### What the task asks
Give every entry again, word for word and in full.

** BEGIN **

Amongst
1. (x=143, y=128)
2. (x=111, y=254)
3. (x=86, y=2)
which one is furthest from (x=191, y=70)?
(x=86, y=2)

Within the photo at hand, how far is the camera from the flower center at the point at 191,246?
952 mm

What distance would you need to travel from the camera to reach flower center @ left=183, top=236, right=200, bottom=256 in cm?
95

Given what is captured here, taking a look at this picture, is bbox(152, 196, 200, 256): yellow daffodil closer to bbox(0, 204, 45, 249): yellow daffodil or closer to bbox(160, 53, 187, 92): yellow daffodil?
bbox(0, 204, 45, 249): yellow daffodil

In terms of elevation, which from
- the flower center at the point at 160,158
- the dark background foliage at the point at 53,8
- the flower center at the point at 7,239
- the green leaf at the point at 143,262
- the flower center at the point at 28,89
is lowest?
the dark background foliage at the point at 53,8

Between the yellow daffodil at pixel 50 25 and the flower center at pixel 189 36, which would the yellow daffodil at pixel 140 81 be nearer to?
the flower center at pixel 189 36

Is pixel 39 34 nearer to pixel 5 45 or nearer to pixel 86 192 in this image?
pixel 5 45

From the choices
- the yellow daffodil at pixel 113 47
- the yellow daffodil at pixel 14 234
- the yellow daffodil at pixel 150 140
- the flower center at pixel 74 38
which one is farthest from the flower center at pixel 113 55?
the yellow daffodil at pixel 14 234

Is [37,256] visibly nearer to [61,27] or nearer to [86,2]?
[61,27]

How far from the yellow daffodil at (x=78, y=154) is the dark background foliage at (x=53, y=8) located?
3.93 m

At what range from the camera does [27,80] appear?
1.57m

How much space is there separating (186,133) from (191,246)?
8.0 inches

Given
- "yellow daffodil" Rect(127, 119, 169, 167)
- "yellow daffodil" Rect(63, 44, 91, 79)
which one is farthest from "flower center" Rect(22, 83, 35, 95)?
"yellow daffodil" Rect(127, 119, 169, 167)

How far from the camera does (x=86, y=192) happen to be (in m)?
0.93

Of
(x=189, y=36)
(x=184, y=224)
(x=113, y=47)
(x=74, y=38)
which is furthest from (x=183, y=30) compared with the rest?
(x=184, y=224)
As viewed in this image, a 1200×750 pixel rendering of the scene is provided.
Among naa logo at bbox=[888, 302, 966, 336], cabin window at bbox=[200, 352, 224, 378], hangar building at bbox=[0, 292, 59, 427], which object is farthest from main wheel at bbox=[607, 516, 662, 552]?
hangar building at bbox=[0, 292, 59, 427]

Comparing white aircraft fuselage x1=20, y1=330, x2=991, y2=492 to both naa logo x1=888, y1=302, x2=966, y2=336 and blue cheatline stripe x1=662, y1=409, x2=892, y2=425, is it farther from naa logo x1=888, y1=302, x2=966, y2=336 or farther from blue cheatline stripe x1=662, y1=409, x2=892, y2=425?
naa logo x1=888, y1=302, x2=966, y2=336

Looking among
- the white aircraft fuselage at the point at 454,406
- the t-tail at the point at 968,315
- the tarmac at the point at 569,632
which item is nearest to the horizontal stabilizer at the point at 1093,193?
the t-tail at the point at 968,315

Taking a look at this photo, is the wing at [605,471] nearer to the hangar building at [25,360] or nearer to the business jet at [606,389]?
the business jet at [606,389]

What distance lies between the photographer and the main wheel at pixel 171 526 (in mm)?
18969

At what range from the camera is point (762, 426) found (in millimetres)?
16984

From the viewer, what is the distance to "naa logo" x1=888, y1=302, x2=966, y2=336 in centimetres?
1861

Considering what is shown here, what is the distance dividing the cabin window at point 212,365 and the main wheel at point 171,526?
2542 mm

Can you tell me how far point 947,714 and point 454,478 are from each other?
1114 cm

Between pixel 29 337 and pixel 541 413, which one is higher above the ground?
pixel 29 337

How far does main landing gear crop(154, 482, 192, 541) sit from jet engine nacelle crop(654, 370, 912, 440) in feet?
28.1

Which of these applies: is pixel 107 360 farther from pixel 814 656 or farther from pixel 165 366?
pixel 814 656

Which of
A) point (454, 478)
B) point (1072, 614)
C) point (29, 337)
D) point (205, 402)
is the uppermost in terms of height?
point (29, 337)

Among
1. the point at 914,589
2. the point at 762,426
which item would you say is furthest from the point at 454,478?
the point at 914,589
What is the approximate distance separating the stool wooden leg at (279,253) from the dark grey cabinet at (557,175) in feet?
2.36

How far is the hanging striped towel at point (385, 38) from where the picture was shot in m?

** END **

### Answer to this problem
Amongst
1. (x=143, y=128)
2. (x=111, y=254)
3. (x=86, y=2)
which one is furthest from (x=191, y=70)?
(x=86, y=2)

Within the photo at hand, how far is the camera from the flower center at the point at 191,246?
952 mm

What distance would you need to travel from the camera to reach flower center @ left=183, top=236, right=200, bottom=256 in cm?
95

Given what is captured here, taking a look at this picture, is bbox(152, 196, 200, 256): yellow daffodil closer to bbox(0, 204, 45, 249): yellow daffodil or closer to bbox(160, 53, 187, 92): yellow daffodil?
bbox(0, 204, 45, 249): yellow daffodil

In terms of elevation, which from
- the flower center at the point at 160,158
- the dark background foliage at the point at 53,8
- the flower center at the point at 7,239
- the green leaf at the point at 143,262
- the flower center at the point at 28,89
is lowest?
the dark background foliage at the point at 53,8

Between the yellow daffodil at pixel 50 25 and the flower center at pixel 189 36, which would the yellow daffodil at pixel 140 81 be nearer to?
the flower center at pixel 189 36

Is pixel 39 34 nearer to pixel 5 45 or nearer to pixel 86 192 in this image?
pixel 5 45

From the choices
- the yellow daffodil at pixel 113 47
- the yellow daffodil at pixel 14 234
- the yellow daffodil at pixel 150 140
- the flower center at pixel 74 38
which one is farthest from the flower center at pixel 113 55?
the yellow daffodil at pixel 14 234

Is [37,256] visibly nearer to [61,27] or nearer to [86,2]?
[61,27]

How far from the yellow daffodil at (x=78, y=154) is the dark background foliage at (x=53, y=8) located?
3.93 m

At what range from the camera does [27,80] appear?
1.57m

How much space is there separating (186,133) from (191,246)?
8.0 inches

Given
- "yellow daffodil" Rect(127, 119, 169, 167)
- "yellow daffodil" Rect(63, 44, 91, 79)
which one is farthest from "flower center" Rect(22, 83, 35, 95)?
"yellow daffodil" Rect(127, 119, 169, 167)

How far from the camera does (x=86, y=192) happen to be (in m)?
0.93

Of
(x=189, y=36)
(x=184, y=224)
(x=113, y=47)
(x=74, y=38)
which is furthest from (x=183, y=30) compared with the rest?
(x=184, y=224)
As viewed in this image, a 1200×750 pixel rendering of the scene is provided.
Among naa logo at bbox=[888, 302, 966, 336], cabin window at bbox=[200, 352, 224, 378], hangar building at bbox=[0, 292, 59, 427], which object is farthest from main wheel at bbox=[607, 516, 662, 552]?
hangar building at bbox=[0, 292, 59, 427]

Comparing white aircraft fuselage x1=20, y1=330, x2=991, y2=492 to both naa logo x1=888, y1=302, x2=966, y2=336 and blue cheatline stripe x1=662, y1=409, x2=892, y2=425, is it farther from naa logo x1=888, y1=302, x2=966, y2=336 or farther from blue cheatline stripe x1=662, y1=409, x2=892, y2=425?
naa logo x1=888, y1=302, x2=966, y2=336

Looking among
- the white aircraft fuselage at the point at 454,406
- the t-tail at the point at 968,315
- the tarmac at the point at 569,632
which item is nearest to the horizontal stabilizer at the point at 1093,193?
the t-tail at the point at 968,315

Taking a look at this photo, is the wing at [605,471] nearer to the hangar building at [25,360] or nearer to the business jet at [606,389]?
the business jet at [606,389]

What distance lies between the photographer and the main wheel at pixel 171 526 (in mm)?
18969

At what range from the camera is point (762, 426) found (in millimetres)?
16984

From the viewer, what is the distance to "naa logo" x1=888, y1=302, x2=966, y2=336 in centimetres?
1861

Considering what is shown here, what is the distance dividing the cabin window at point 212,365 and the main wheel at point 171,526?
2542 mm

Can you tell me how far point 947,714 and point 454,478 are from each other?
1114 cm

Between pixel 29 337 and pixel 541 413, which one is higher above the ground?
pixel 29 337

How far does main landing gear crop(154, 482, 192, 541) sit from jet engine nacelle crop(654, 370, 912, 440) in feet?
28.1

Which of these applies: is pixel 107 360 farther from pixel 814 656 or farther from pixel 165 366?
pixel 814 656

Which of
A) point (454, 478)
B) point (1072, 614)
C) point (29, 337)
D) point (205, 402)
is the uppermost in terms of height?
point (29, 337)

Among
1. the point at 914,589
2. the point at 762,426
which item would you say is furthest from the point at 454,478?
the point at 914,589
What is the approximate distance separating the stool wooden leg at (279,253) from the dark grey cabinet at (557,175) in feet?
2.36

How far is the hanging striped towel at point (385, 38) from where the picture was shot in m?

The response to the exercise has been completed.